The female lawyer smiled an apology. ‘Can you describe Ms Lindsay’s behaviour on the flight from Glasgow?’
‘I was trying to find the exact word. It was a long flight and she was very stressed. Her baby wouldn’t stop crying and no one was helping her.’
‘Was she rough with the infant?’
‘Objection! Ms Amery’s definition of “rough” is subjective.’ Joanna’s lawyer didn’t look up as he spoke, which somehow gave his words more power.
‘Overruled.’ The judge nodded to the witness. ‘You can answer the question Ms Amery.’
‘How was she with the baby? Gentle? Rough?’ The female lawyer was aggressive now.
‘Well . . . he wouldn’t settle.’
‘Was Ms Lindsay rough with her infant?’
‘I wouldn’t say—’
‘Answer the question please. Yes or No. Was she rough with the infant?’
Ms Amery looked at Joanna again, and then at the lawyer, who moved in closer.

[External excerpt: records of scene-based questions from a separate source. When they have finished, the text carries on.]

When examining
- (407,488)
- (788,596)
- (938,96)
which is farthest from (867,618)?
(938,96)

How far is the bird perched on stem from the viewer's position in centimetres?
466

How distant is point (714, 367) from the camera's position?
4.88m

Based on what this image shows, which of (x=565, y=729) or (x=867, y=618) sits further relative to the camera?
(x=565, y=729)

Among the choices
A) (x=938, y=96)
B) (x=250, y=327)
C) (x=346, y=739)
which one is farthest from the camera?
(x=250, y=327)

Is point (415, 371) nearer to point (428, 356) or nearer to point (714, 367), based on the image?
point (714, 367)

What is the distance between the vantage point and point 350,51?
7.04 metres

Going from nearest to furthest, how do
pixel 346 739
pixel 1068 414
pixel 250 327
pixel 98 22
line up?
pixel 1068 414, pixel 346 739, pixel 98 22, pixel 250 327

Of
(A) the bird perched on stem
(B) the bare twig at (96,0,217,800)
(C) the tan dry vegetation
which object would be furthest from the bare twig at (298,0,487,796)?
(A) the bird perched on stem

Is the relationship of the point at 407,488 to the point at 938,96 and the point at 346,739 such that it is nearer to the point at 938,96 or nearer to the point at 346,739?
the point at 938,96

‘Was she rough with Noah? Was. She. ROUGH?’ The lawyer was no more than five inches from the witness’s head.
‘Yes.’
‘You’re saying Ms Lindsay was rough with baby Noah. She shook him.’
‘Yes, yes, but—’
‘No further questions.’
3
JOANNA
13 February
The fifteen-and-a-half-hour flight from Dubai to Melbourne was uneventful. They boarded the plane after a two-hour wait in transit. The airline had promised Joanna that her buggy would be available for them during this time. It wasn’t. It was in the hold. There was no getting it out. And there were no spare buggies in the airport.
Despite this, it was a beautiful two hours. Joanna sat on a chair outside a café and gazed at the contented baby in her arms. She couldn’t understand why she had been angry. How could she have been mad with this gorgeous child? Ah, she loved him. Little Noah.
Alistair looked sprightly after his long snooze and tapped away on his laptop. She adored his energy. From the moment Alistair woke, to the moment he put his head on the pillow, he was purposeful and happy. While Joanna could do nothing for long periods of time, often indulging in mini-depressions involving daytime talk shows and True Movies, Alistair was always busy, positive and uncomplicated. Her perfect antidote.
‘I’m a nutjob,’ she said, stroking his forearm.
‘My nutjob!’ Alistair smiled and kissed her on the lips.
So she was. Since his wife fled, she was all his: his to stroke on the forearm, to kiss on the lips, to get mad at when she wasn’t coping, to ask for help, because he would always have the energy and the willingness to find solutions.
Need to believe we are for ever? Have my baby.
Need the tap fixed? I fixed it!
Need a mushy email? Joanna, last night you looked more beautiful than any woman I have ever seen. Let’s go to Amsterdam next weekend!
Need to be told you’re a wonderful mother and the cleverest and sexiest woman in the world?
‘A nutjob who also happens to be a wonderful mother and the cleverest and sexiest woman in the world,’ Alistair said, kissing her again then returning to his laptop.
In the first two years of their relationship, Alistair had been wildly romantic. After his wife Alexandra found out about their affair and left, he made big gestures. The beautiful love letters (well, emails), the trip to Amsterdam, the living room full of red roses when she turned twenty-seven, making love to her months later while saying: ‘Remember this, can you feel it? We’re making our child.’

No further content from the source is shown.